# PAGE
============

2- The ruthless treatment of the Kurds in general in Iraq is well known and documented, varying from arbitrary arrests to the use of chemical weapons against them. It is a reflection of the Nazi and Stalinist ideology and Arab ultra-nationalism which is intolerant of minorities. And because Fayli Kurds are part and parcel of the Kurdish nation they have evidently suffered from the same treatment.
3- As mentioned earlier, Fayli Kurds achieved prominence in the commercial field especially in Baghdad, the seat and center of power. Because of the regime’s then hidden agenda against the Kurds and its preparation for war against Iran, it aimed at destroying this dominance by destroying Fayli Kurds and their economic power base through mass deportation.
4- The Baath party carried out a bloody and cruel coup d’etat on Feb 8, 1963. Among the few places putting up popular resistance was the Kurdish quarter in Baghdad. The Baath party did not forget this resistance nor forgive the Kurds for that.
5- The archaic Iraqi Citizenship Law inherited from the Ottoman Empire era and incorporated in the newly created state of Iraq by the British. This law clearly favored those who had cooperated with the Ottoman and British authorities, namely, Arabs from the Sunni triangle against both the Kurds and the Shiite Arabs.

============

# WHAT TO DO
[a] Which ideologies does the passage on the Fayli Kurds say the treatment of the Kurds in Iraq reflects?
[b] Collect every line of the rows that contains the string "left".
The rows are unrelated to the passage on the Fayli Kurds.

============

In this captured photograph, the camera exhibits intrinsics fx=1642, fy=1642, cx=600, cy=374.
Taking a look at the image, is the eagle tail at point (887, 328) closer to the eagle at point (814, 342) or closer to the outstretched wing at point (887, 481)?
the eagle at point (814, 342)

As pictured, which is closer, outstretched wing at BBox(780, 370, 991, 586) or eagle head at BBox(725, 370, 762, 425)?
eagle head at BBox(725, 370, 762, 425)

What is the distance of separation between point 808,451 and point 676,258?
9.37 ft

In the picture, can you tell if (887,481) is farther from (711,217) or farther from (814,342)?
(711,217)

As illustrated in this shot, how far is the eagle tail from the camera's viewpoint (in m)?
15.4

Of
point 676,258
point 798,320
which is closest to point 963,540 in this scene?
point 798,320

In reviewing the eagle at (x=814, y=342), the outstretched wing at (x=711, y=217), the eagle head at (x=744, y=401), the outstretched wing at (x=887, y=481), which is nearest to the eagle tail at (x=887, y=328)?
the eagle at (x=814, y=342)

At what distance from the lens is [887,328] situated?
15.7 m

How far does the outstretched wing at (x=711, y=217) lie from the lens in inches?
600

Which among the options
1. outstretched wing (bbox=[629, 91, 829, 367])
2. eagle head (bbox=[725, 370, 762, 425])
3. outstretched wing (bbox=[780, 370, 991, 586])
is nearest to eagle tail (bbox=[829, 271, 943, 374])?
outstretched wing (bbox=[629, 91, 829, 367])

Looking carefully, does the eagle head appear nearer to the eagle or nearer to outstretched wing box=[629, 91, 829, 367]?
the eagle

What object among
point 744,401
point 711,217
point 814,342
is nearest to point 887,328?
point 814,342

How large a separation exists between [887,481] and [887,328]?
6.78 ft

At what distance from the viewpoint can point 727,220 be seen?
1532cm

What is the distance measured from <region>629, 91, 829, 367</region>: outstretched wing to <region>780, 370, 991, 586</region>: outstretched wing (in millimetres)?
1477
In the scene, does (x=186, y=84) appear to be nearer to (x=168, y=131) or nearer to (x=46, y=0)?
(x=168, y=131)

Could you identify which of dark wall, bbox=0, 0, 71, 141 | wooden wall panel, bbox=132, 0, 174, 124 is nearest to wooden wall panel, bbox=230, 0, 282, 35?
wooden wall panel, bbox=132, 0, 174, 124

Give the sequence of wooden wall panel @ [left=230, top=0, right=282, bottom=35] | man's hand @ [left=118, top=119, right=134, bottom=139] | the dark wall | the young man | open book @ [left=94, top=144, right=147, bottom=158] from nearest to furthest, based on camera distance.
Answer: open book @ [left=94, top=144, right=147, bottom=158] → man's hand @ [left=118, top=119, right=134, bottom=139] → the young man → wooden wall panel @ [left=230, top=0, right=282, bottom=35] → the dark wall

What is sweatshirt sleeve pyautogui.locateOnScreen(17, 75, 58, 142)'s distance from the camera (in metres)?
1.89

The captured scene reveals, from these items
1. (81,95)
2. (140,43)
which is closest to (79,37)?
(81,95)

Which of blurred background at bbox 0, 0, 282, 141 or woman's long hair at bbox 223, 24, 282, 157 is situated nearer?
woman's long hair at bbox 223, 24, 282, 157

============

# FINAL ANSWERS
[a] Nazi ideology, Stalinist ideology, Arab ultra-nationalism

[b]
Give the sequence of wooden wall panel @ [left=230, top=0, right=282, bottom=35] | man's hand @ [left=118, top=119, right=134, bottom=139] | the dark wall | the young man | open book @ [left=94, top=144, right=147, bottom=158] from nearest to furthest, based on camera distance.
Answer: open book @ [left=94, top=144, right=147, bottom=158] → man's hand @ [left=118, top=119, right=134, bottom=139] → the young man → wooden wall panel @ [left=230, top=0, right=282, bottom=35] → the dark wall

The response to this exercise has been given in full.